There simply aren't many companies around the world that offer the array of content translation services that Lionbridge can bring to the table. From GeoFluent to Translation Workspace, Lionbridge offers services for enterprises and translation agencies that help them better reach customers in local or overseas markets. This niche focus on content translation services could make Lionbridge a potentially attractive asset for a larger technology company.

But I'm not counting on a buyout. Instead, I'm counting on Lionbridge Technologies to continue diversifying into non-technology industries and growing its product offerings through acquisitions. For instance, in January 2015, Lionbridge acquired CLS Communication for $77 million, boosting its presence in the life science, financials, and industrial sectors. It also purchased Geotext this past November for $11 million plus additional earn-out potential in order to get a foothold in legal translation services. This inorganic growth is quickly diversifying Lionbridge's revenue stream without putting the company deeply into debt.

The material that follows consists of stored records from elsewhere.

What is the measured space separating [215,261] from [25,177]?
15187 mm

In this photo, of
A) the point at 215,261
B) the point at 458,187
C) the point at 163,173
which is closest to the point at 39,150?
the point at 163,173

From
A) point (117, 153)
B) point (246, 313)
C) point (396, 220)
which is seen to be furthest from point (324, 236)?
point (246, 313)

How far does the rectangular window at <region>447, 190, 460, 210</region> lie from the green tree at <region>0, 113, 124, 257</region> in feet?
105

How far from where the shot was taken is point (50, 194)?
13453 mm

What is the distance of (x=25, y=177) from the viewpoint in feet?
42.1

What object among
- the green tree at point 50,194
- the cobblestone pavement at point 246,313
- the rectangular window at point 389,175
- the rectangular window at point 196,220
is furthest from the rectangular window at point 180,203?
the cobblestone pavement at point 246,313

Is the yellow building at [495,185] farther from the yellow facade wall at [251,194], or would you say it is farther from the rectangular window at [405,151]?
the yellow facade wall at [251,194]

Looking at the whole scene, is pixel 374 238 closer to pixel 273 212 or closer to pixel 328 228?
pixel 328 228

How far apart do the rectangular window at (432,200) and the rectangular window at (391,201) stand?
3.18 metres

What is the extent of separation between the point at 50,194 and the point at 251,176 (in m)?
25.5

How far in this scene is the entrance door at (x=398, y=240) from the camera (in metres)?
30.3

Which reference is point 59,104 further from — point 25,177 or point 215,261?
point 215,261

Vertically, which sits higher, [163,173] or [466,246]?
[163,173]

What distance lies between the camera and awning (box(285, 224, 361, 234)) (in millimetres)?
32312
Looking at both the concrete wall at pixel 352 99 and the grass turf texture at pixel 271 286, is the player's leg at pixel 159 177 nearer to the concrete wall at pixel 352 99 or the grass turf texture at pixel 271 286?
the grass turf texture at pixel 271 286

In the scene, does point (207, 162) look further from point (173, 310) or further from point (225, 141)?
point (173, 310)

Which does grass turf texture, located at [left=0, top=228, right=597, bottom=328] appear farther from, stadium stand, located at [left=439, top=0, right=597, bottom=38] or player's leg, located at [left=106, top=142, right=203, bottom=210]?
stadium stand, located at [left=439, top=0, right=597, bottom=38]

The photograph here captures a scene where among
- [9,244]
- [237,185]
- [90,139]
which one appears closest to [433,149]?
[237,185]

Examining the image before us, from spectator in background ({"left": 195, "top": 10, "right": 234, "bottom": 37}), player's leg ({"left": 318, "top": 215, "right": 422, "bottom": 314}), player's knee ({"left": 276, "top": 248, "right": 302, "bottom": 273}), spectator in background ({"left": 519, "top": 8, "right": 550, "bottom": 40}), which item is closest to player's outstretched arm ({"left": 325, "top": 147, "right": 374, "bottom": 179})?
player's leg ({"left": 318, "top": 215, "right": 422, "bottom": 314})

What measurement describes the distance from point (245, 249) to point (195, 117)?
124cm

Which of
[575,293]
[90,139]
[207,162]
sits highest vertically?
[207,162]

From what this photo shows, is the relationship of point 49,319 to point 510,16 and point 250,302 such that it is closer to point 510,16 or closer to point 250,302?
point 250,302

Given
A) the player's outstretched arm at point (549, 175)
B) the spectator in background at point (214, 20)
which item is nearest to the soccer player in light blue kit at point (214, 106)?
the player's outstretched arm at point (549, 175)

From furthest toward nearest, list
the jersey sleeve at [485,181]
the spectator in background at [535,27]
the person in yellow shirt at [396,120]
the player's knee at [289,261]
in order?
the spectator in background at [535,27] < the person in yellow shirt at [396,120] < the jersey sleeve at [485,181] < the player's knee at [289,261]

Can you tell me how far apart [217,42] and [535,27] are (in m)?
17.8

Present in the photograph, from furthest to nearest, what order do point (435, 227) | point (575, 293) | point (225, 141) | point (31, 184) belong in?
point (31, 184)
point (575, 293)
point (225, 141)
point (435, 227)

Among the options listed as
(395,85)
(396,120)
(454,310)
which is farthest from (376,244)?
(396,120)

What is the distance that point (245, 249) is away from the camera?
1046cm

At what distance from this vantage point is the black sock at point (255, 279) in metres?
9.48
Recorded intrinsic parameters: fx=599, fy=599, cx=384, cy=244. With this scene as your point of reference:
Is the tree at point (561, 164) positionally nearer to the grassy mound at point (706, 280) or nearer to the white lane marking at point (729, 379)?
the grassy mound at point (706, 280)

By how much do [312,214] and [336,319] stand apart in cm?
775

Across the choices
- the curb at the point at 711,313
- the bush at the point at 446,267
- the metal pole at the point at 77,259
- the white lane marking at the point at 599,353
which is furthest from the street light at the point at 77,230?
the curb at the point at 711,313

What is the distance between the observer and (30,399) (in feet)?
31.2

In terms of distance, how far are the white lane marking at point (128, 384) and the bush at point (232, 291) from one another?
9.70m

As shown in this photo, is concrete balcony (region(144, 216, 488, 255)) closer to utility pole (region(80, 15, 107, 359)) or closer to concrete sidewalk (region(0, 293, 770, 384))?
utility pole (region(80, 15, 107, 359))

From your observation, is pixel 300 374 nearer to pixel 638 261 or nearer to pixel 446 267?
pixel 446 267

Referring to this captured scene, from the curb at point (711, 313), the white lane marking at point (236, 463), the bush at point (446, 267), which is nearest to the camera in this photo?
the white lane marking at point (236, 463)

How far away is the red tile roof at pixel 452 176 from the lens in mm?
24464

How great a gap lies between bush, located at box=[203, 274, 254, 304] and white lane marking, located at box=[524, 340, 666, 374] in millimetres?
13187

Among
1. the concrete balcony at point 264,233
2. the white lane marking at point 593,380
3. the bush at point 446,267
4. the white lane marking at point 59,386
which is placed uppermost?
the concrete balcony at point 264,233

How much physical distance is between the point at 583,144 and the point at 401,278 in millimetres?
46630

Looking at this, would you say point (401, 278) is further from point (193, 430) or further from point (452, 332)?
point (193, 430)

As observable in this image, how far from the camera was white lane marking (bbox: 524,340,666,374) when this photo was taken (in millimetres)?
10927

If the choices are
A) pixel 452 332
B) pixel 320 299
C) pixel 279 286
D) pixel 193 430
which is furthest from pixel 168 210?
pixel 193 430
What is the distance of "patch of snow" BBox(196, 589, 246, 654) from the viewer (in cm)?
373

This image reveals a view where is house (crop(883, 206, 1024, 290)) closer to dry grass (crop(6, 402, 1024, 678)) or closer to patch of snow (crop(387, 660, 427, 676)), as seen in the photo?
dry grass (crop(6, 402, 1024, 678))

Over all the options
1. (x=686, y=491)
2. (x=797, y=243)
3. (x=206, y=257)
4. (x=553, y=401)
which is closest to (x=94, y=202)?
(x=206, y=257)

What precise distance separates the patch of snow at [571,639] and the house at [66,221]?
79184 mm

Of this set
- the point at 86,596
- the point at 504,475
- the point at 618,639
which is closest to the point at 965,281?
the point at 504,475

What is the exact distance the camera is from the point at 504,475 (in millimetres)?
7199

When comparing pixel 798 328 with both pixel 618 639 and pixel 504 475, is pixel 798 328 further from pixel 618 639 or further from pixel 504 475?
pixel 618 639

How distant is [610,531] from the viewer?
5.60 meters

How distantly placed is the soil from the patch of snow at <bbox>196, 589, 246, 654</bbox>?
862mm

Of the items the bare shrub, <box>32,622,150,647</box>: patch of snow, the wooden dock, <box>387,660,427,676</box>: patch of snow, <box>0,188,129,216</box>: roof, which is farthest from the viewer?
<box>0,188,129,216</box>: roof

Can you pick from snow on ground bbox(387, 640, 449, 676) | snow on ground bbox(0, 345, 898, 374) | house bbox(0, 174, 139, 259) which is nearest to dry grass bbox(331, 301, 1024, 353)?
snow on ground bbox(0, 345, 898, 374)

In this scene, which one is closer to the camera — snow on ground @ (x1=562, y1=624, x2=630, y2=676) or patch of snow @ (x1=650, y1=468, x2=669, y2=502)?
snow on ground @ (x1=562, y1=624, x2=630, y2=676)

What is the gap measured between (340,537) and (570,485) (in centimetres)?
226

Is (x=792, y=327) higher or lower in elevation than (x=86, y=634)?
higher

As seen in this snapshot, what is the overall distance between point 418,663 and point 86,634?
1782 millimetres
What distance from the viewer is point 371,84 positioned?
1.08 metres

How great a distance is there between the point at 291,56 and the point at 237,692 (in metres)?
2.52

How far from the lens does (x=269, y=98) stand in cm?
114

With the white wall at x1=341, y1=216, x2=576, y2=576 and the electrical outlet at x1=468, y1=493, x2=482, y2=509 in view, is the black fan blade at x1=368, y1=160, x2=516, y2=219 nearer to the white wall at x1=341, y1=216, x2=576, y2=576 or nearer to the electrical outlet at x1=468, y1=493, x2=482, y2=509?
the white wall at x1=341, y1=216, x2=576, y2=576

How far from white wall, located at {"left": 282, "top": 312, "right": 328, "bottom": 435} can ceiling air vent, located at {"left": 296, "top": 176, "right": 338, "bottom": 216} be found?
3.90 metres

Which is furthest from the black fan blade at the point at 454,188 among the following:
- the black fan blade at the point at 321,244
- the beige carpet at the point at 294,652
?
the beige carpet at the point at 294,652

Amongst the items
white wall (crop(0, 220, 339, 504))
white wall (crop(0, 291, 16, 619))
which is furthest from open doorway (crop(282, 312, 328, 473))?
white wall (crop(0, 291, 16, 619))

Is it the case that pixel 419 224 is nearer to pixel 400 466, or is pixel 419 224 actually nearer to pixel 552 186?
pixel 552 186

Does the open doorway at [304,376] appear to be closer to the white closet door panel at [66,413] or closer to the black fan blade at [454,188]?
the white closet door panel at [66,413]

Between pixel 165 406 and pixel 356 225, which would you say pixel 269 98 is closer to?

Finally, you'll see most of Lionbridge Technologies' services showing up in the cloud. With Inc. forecasting that the translation service industry will be worth $39 billion by 2018, Lionbridge's focus on the fastest growing aspect of translation services, the cloud-based applications, should pay off.

Trading at six times forward earnings and a PEG well below one, Lionbridge looks mighty attractive.

Sucampo Pharmaceuticals

Lastly, value investors looking for a good deal in the small-cap arena would be wise to check out drug developer Sucampo Pharmaceuticals (NASDAQ: SCMP).

Most value investors would likely pass over Sucampo for two key reasons. First, it's in the biotech sector, which is often known for its volatility. Secondly, it's reliant on a single drug, Amitiza, a chronic constipation therapy, for the entirety of its revenue generation. Relying on a single drug can be risky, especially when considering that branded drugs only have a finite time period when they're protected.

Despite these "concerns", there's a lot for value investors to like with Sucampo. Recently, it acquired a bigger piece of the Amitiza revenue pie -- Amitiza is licensed to Takeda Pharmaceuticals -- when it acquired Japan's R-Tech Ueno for about $275 million. Doing so should allow Sucampo to quickly grow its revenue this year, which is good news since it's been working hard to keep its costs under control. The result should be a rapid improvement in adjusted EPS for 2016 and beyond.

Sucampo is also hoping that it'll be able to expand Amitiza to pediatric patients. Two ongoing studies into patients ranging from ages 6 to 17, and from 6 months to 6 years old, are ongoing. While an approval wouldn't net Sucampo nearly the patient pool that it currently has with adult patients, it would undoubtedly mean a bump higher in the company's top- and bottom-line.

Trading at just nine times forward earnings and a PEG of 0.82, Sucampo could be worth digging into.